GIVEN PROBLEM A
Who launched the "Reading in a time of technology" panel, according to the event report?
GIVEN PROBLEM B
Return the stretch of the event report from "Poetry, gaming, science" through "of the ‘book’.", copied word for word.

Poetry, gaming, science and more: reading in a time of technology
Heading to the @wheelercentre for @Mean_land Reading in a Time of Technology. Should be interesting.
Apologies to anyone unable to attend last night’s second official Meanland event at The Wheeler Centre, because it was a fantastic adventure. Not only was it riveting and engaging, it was positively electrifying; every panelist, a captivating speaker with a unique perspective and relationship to possibility and exploration in reading, writing and creating with technology.
As Overland editor Jeff Sparrow said as he launched the ‘Reading in a time of technology’ panel, the time has come to move the discussion beyond a resistance to technology and the digital medium because of an attachment to the smell of old books. This panel was about thinking about how reading and writing has already exceeded the expectations of the ‘book’.
You are your own audience. First take home message from tonight's #Meanland.
Writer, editor, performer and technology pioneer Klare Lanson immediately threw the audience in the deep-end with her poetic rendition of ‘the talk’, an amazing performance. As Jeff left the stage, his voice lingered, on repeat, and was then interwoven into a soundscape of the previous Meanland panel’s speculation on the future of reading (Marieke Hardy, Peter Craven, Margaret Simons and Sherman Young).
Mixed with sound, this aural landscape became the background for Klare’s performance. (Unfortunately, not all technology was on her side last night and the audience was deprived of the accompanying visuals). This landscape evolved into her poem, ‘Whatever’.
Klare explored how reading shapes us, makes us do things. ‘The screen wants us to do things with words and it’s hard not to feel like a machine in this day and age.’ She focused on cut-up, mash-up, reforming, on all of this concern about the misrepresentation of the individual book. About the fear that the digitisation of a singular book will result in all of the books in the world merging into one, a kind of collective consciousness with no beginning, no end, no individuality.
Klare also spoke of her experiences reading on the Kindle (boring, grey screens, one font size, no sense of possibility) and reading You are not a gadget, and agreeing with the idea of the ‘nostalgic malaise’ for the printed book.
Klare posited that the best work comes from ‘huge, huge mistakes’. We are creating new worlds of data every day, but:
technology has always changed the way we read. It’s about finding balance. And surviving the inevitable great crash, and we’ll reboot and read again.
Great talk by @paul_callaghan on the unique ability of the narrative form in gaming to tap directly into our emotions #meanland
Less performative, but with a highly entertaining talk and PowerPoint presentation, Paul Callaghan, freelance writer, game developer and co-director of the Freeplay Independent Games Festival, delved into the overlap between the narrative forms found in books and those found in games.

RECORD EXCERPTS
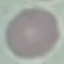
Malaria status: uninfected. Cell patch, automatically extracted from a larger field of view and resized to 64 × 64 pixels. Thin smear of blood. Giemsa-stained preparation. Acquired by smartphone through the microscope eyepiece.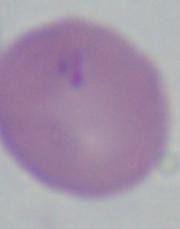

modality: micrograph
magnification: 1000x
identification: BabesiaAssess this cell for malaria.
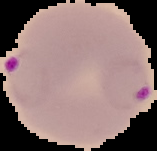
It is parasitized.

Image is 157×151 pixels. The area outside the segmented cell region is set to black. From a thin blood film.Report the malaria status of this cell.
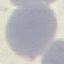
It is uninfected.

capture = smartphone camera at the microscope eyepiece
image type = automatically extracted cell patch, resized to 64 × 64 pixels
stain = Giemsa
preparation = thin blood film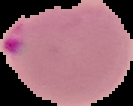

Summary:
  - Image type: cell region segmented out of the field of view; surrounding area masked to black
  - Image size: 133×106 pixels
  - Malaria status: parasitized
  - Preparation: thin blood filmGive the position of every Plasmodium parasite.
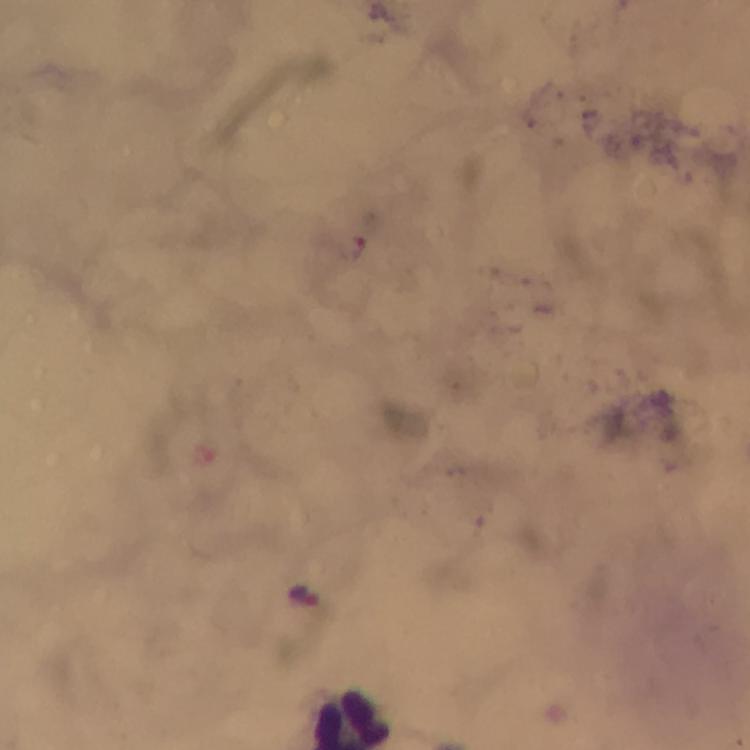
Approximate centers as (x, y) in pixels.
Plasmodium parasites: (306, 598).

stain = Giemsa
image size = 750×750 pixels
cropped from = a single field of view
preparation = thick smear
immersion oil = applied
magnification = 100x
context = from a diagnostic examination for malaria
capture = smartphone mounted on the microscope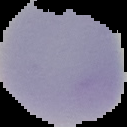
Summary:
  - Image size: 127×127 pixels
  - Image type: cell region segmented out of the field of view; surrounding area masked to black
  - Result: no malaria parasites detected
  - Preparation: thin blood film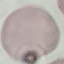

malaria_status: uninfected
capture: smartphone camera at the microscope eyepiece
image_type: cell patch, automatically extracted from a larger field of view and resized to 64 × 64 pixels
preparation: thin blood film
stain: GiemsaOutline each blood parasite and name the species.
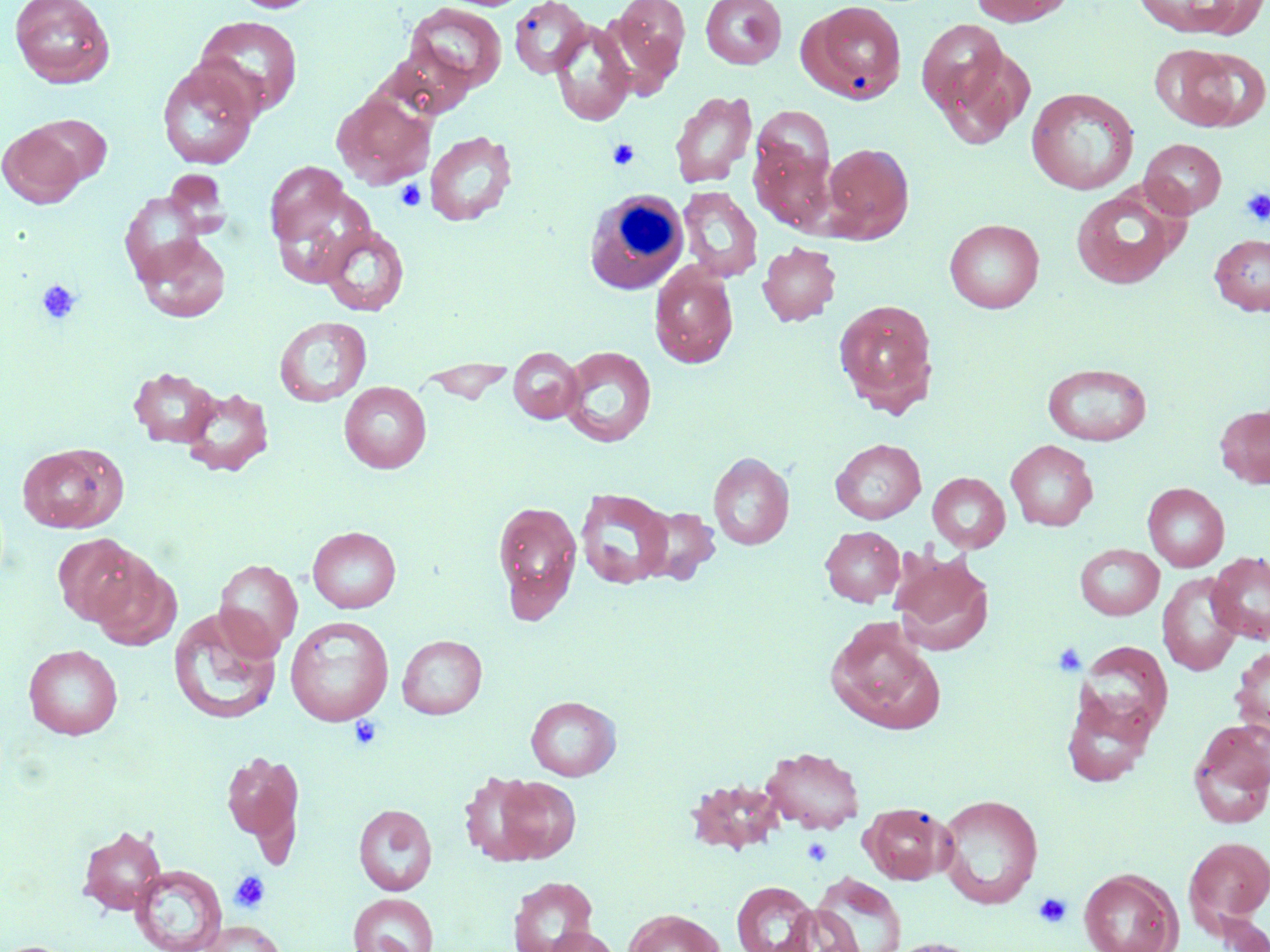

FULL RESPONSE A
Overland editor Jeff Sparrow

FULL RESPONSE B
Poetry, gaming, science and more: reading in a time of technology
Heading to the @wheelercentre for @Mean_land Reading in a Time of Technology. Should be interesting.
Apologies to anyone unable to attend last night’s second official Meanland event at The Wheeler Centre, because it was a fantastic adventure. Not only was it riveting and engaging, it was positively electrifying; every panelist, a captivating speaker with a unique perspective and relationship to possibility and exploration in reading, writing and creating with technology.
As Overland editor Jeff Sparrow said as he launched the ‘Reading in a time of technology’ panel, the time has come to move the discussion beyond a resistance to technology and the digital medium because of an attachment to the smell of old books. This panel was about thinking about how reading and writing has already exceeded the expectations of the ‘book’.